En quelques semaines, la corniche a été dégagée; elle fut restaurée ensuite, ce qui a donné aujourd’hui une belle marina.
Donc, on peut, quand on veut, empêcher l’informel de prospérer et surtout de provoquer des accidents mortels.
Selon une étude de la CGEM, il paraît que 54% de la production autour du textile et du cuir appartiennent au domaine de l’informel, donc d’une forme d’illégalité et surtout d’une exploitation des travailleurs payés au lance-pierre, comme on dit. Les normes de sécurité ne font pas partie des préoccupations des patrons, ce qui vient de se traduire par la mort de 29 personnes. Et ces patrons, payent-ils des impôts? Difficile de déclarer quelque chose qui n’existe pas officiellement, donc échappe au fisc.

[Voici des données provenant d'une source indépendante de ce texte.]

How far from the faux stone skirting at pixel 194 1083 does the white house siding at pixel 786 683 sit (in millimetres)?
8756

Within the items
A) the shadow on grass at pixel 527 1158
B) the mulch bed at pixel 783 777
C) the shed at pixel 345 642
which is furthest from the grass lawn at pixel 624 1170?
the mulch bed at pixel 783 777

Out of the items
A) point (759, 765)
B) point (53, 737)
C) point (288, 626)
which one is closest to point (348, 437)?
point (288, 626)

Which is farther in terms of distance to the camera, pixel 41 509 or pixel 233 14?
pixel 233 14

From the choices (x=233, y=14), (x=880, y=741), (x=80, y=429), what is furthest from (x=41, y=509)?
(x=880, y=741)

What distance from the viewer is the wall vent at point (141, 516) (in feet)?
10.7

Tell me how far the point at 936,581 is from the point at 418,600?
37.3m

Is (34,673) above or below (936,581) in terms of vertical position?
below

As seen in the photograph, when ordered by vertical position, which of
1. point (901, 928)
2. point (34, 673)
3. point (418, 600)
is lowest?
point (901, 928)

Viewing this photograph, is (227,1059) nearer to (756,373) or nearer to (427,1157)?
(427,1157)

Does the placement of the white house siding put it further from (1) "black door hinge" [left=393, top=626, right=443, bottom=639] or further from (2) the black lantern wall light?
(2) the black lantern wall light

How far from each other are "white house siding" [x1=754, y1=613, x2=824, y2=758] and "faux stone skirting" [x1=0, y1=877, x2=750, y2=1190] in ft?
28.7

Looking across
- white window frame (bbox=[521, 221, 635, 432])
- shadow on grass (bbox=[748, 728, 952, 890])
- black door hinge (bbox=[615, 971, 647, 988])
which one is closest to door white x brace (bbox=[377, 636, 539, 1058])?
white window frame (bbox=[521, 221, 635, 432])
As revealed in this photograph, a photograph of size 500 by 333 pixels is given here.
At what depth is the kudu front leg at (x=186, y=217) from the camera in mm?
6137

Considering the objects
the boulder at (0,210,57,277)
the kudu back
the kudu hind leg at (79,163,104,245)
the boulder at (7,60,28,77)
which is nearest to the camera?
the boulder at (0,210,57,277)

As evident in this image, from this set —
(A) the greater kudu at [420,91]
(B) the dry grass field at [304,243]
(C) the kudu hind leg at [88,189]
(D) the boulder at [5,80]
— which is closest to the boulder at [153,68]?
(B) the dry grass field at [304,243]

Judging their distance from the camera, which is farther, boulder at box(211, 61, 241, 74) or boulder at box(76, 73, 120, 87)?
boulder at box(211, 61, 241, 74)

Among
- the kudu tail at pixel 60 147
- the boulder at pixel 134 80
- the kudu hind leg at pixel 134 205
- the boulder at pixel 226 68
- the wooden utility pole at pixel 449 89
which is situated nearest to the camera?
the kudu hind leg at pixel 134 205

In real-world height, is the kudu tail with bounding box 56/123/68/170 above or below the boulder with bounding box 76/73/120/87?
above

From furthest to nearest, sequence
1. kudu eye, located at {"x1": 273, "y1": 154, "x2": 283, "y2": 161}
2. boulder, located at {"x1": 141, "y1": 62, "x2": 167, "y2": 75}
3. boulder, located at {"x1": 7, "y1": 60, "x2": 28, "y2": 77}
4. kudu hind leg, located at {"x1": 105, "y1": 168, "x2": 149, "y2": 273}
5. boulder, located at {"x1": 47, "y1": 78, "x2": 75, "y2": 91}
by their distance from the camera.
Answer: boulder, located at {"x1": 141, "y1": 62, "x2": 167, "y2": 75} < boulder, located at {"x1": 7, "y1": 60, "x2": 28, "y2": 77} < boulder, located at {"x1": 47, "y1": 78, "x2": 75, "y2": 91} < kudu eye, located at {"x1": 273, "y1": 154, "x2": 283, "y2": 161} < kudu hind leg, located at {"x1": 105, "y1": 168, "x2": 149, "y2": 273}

On se demande «que font les syndicats?». Il est évident que ces ouvriers clandestins n’étaient pas syndiqués. Ce n’est pas une raison pour qu’ils soient ignorés de ceux qui, en principe, défendent les intérêts des travailleurs.
L’Etat de droit se construit notamment en luttant contre ce qui le mine et l’empêche d’exister. Ainsi, une lutte contre le travail clandestin est ouverte. Il ne s’agit pas d’interdire aux gens de travailler, mais d’obliger les patrons à entrer dans le droit et à respecter non seulement les règles du travail, mais aussi de respecter la dignité de celles et ceux qui se présentent pour travailler même s’ils savent que le risque d’accident mortel existe.
La clandestinité, c’est du vol. Et le vol entraîne parfois des assassinats.